Both men and women came through the Strip that winter looking for friends or relatives who had claims, or in quest of land. Often they could get no farther than the print shop by nightfall. And never was any such person refused food or shelter.

Ida Mary went around that winter with one of the city boys, though she still saw Imbert. "We take each other too much for granted," she said. "I've been dependent upon him for companionship and diversion and help in many ways. For his sake and mine I must know that it's more than that."

I cannot recall that we ever planned ahead of proving up on the claim. We measured life by proving-up time. Only the dirt farmers planned ahead. And Ma Wagor—who was an inveterate matchmaker. I can see her now, driving across the plains, holding her head as high as that of the spotted pony she drove—a pony which, though blind as a bat, held its head in the air like a giraffe.

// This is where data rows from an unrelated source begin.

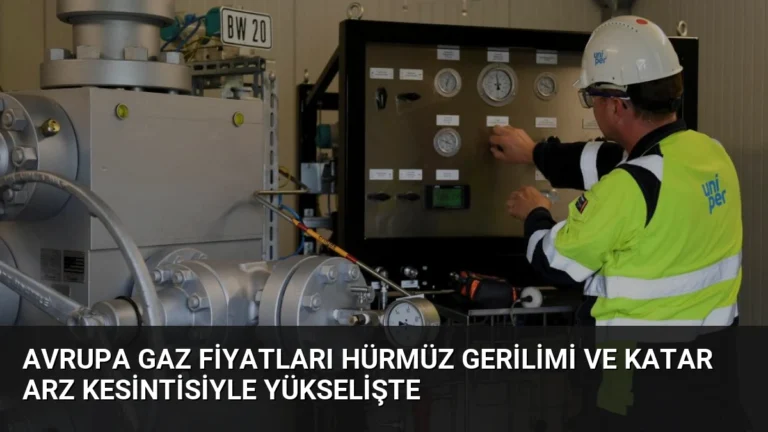 Avrupa gaz fiyatları Hürmüz gerilimi ve Katar arz kesintisiyle yükselişte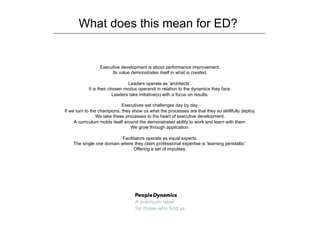 What does this mean for ED?


                 Executive development is about performance improvement.
                      Its value demonstrates itself in what is created.

                                 Leaders operate as ‘architects’.
            It is their chosen modus operandi in relation to the dynamics they face.
                          Leaders take initiative(s) with a focus on results.

                             Executives eat challenges day by day.
If we turn to the champions, they show us what the processes are that they so sklillfully deploy.
                 We take these processes to the heart of executive development.
     A curriculum molds itself around the demonstrated ability to work and learn with them.
                                  We grow through application.

                           Facilitators operate as equal experts.
    The single one domain where they claim professional expertise is ‘learning peristaltic’.
                                 Offering a set of impulses.
 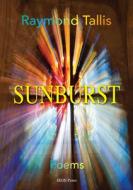 Sunburst di Raymond Tallis edito da Iron Press
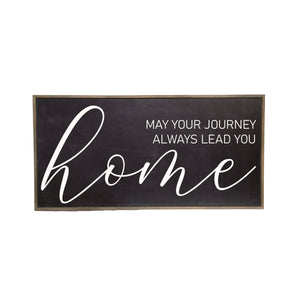 "Black May Your Journey Always Lead You Home" Horizontal Wood Sign - PB027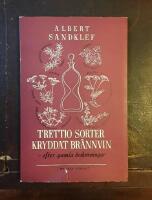 Trettio sorters kryddat br&auml;nnvin efter gamla beskrivningar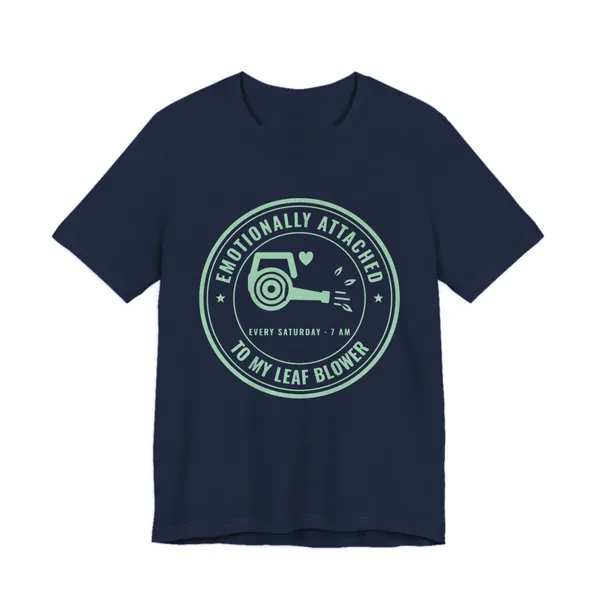 Emotionally Attached to My Leaf Blower tee printed in mint green ink on a navy shirt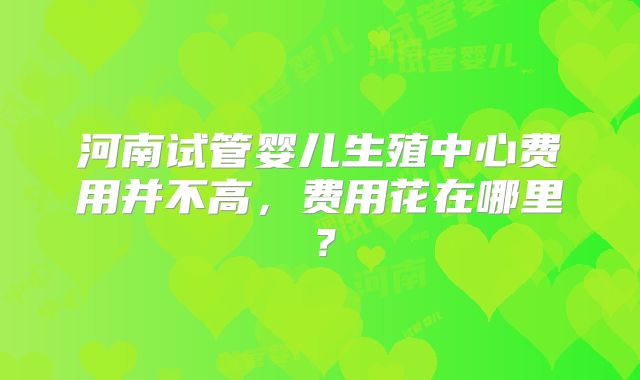 河南试管婴儿生殖中心费用并不高,费用花在哪里?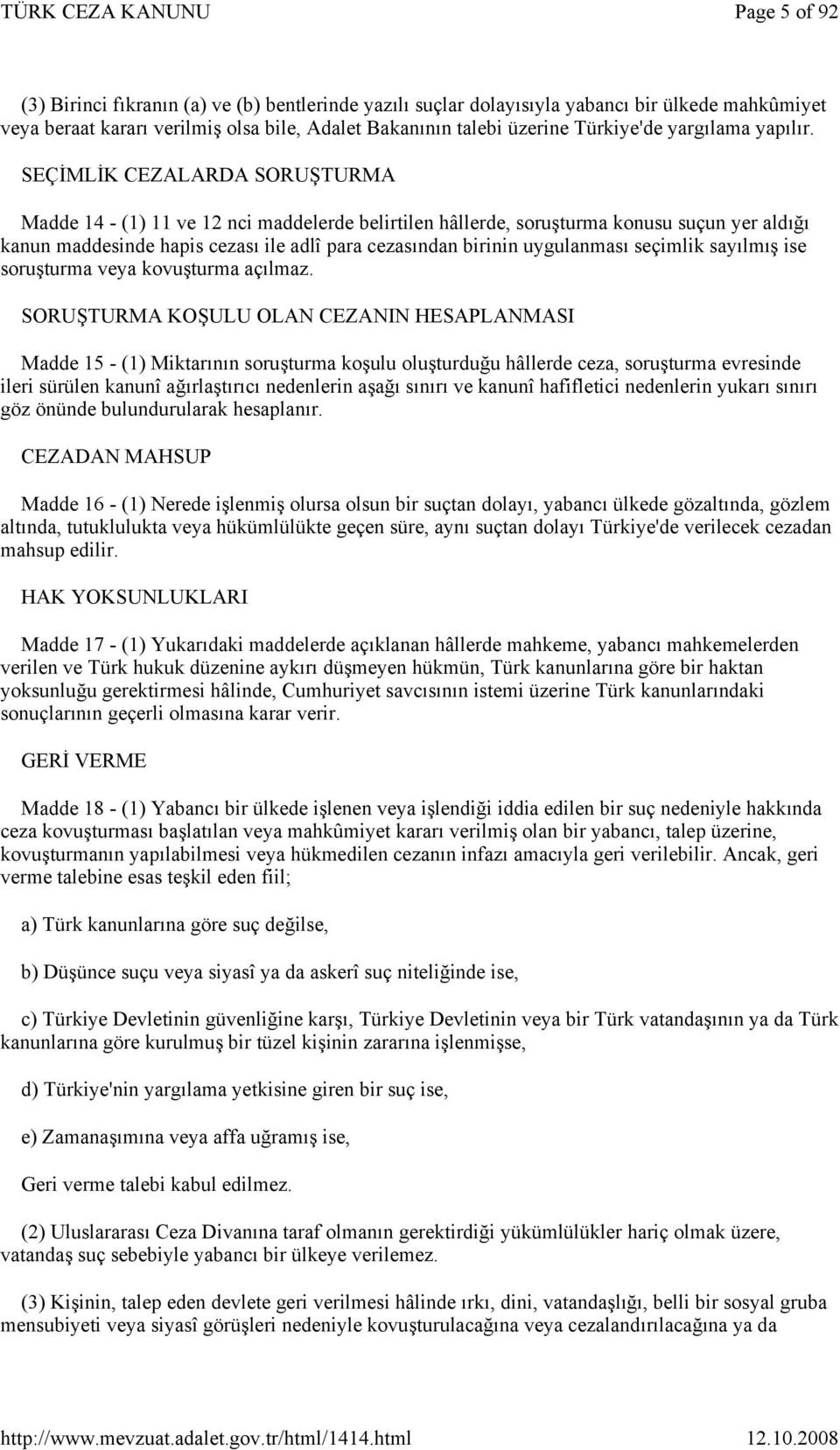 SEÇİMLİK CEZALARDA SORUŞTURMA Madde 14 - (1) 11 ve 12 nci maddelerde belirtilen hâllerde, soruşturma konusu suçun yer aldığı kanun maddesinde hapis cezası ile adlî para cezasından birinin uygulanması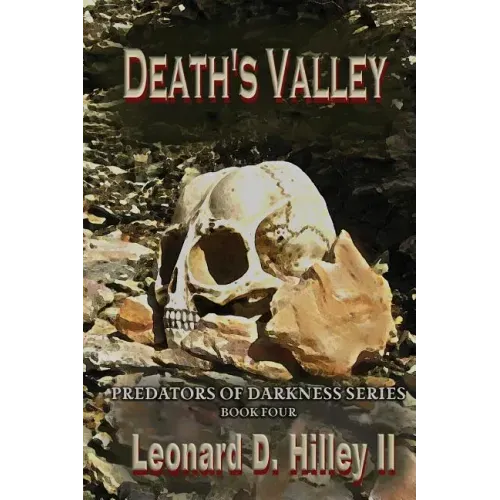 Death's Valley: Predators of Darkness Series: Book Four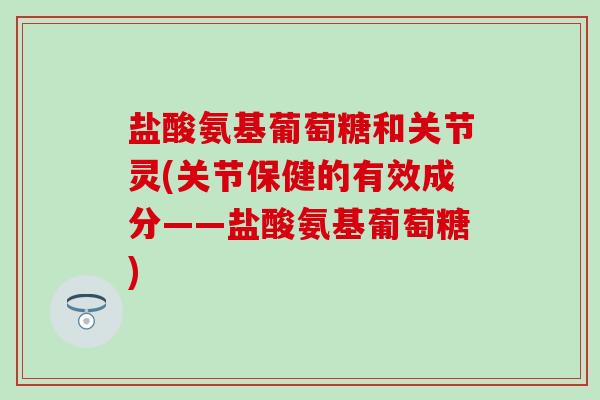 盐酸氨基葡萄糖和关节灵(关节保健的有效成分——盐酸氨基葡萄糖)-第1张图片-氨糖科普网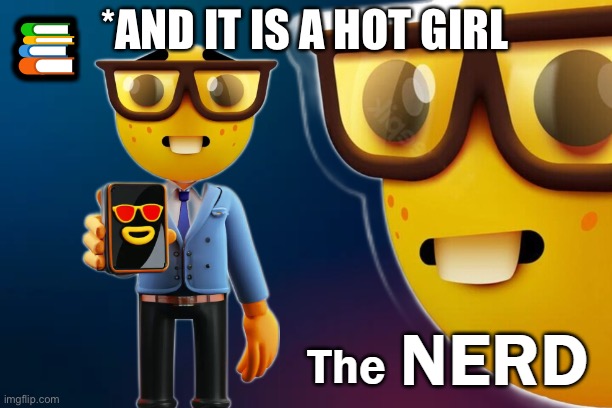 the nerd | *AND IT IS A HOT GIRL | image tagged in the nerd | made w/ Imgflip meme maker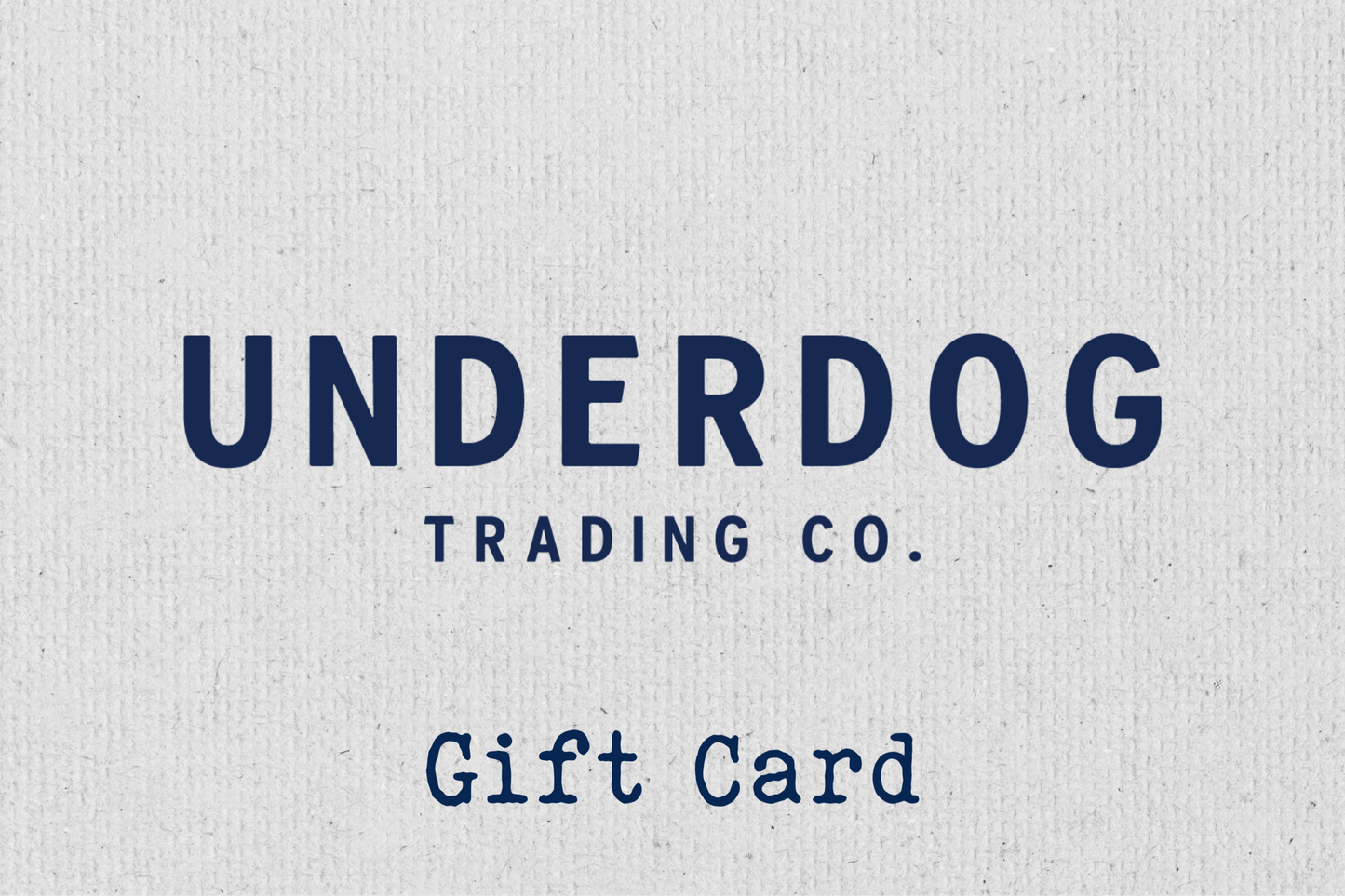 Underdog Trading Co. Digital Gift Card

Often she would stay with us at night. "Pa won't mind. He's got plenty of biscuit left," she would say; "the cow give two gallons of milk today, and he's got The Wand and the Blue Springs paper to read—"

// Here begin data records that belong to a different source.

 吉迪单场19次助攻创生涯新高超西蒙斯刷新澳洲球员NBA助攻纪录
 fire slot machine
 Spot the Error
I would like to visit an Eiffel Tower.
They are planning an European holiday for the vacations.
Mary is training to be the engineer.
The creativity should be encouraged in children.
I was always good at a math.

But sometimes, when business had kept her from home for two or three days, or we needed her, she would gaze out of the window, watching for him.

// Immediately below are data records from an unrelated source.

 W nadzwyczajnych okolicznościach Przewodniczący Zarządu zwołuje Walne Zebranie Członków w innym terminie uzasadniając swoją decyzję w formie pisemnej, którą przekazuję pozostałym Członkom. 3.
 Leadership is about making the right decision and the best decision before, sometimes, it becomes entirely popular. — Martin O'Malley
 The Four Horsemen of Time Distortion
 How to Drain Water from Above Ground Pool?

And it got colder. Getting the mail back and forth to the stage line became a major problem. "It appears to me," said Ma, "like a post office is as pestiferous a job as a newspaper." But Ma never admitted anything pestiferous about running the store.

The post office receipts picked up. Mail bags were jammed with letters written by the settlers through long, lonely evenings. The profits helped to pull us through as the newspaper business slumped to almost nothing during the "holing-in" period. The financial operations of the trading post, in fact, rose and fell like a Wall Street market.

We struggled through sharp wintry squalls to the stage line with the laden sacks of mail, and realized that when the winter really set in we would never be able to make it. So Dave Dykstra was appointed mail-carrier. He was a homesteader who taught the McClure school that winter, a slim, round-shouldered chap, rather frail in physique. Dave would never set the world on fire, but he would keep it going around regularly. Blizzard, rain or sun, he came to the post office every morning those short winter days before it was light. At night Ida Mary, as postmistress, would lock the mail sack and carry it into the cabin. In the morning we would hear Dave's sharp-shod horse striking the hard-frozen ground, and one of us would leap to the icy floor, wrap up in a heavy blanket, stick our feet into sheep-lined moccasins (some nights we slept in them), open the door a foot or so, and hold out the mail bag. Dave would grab it on the run.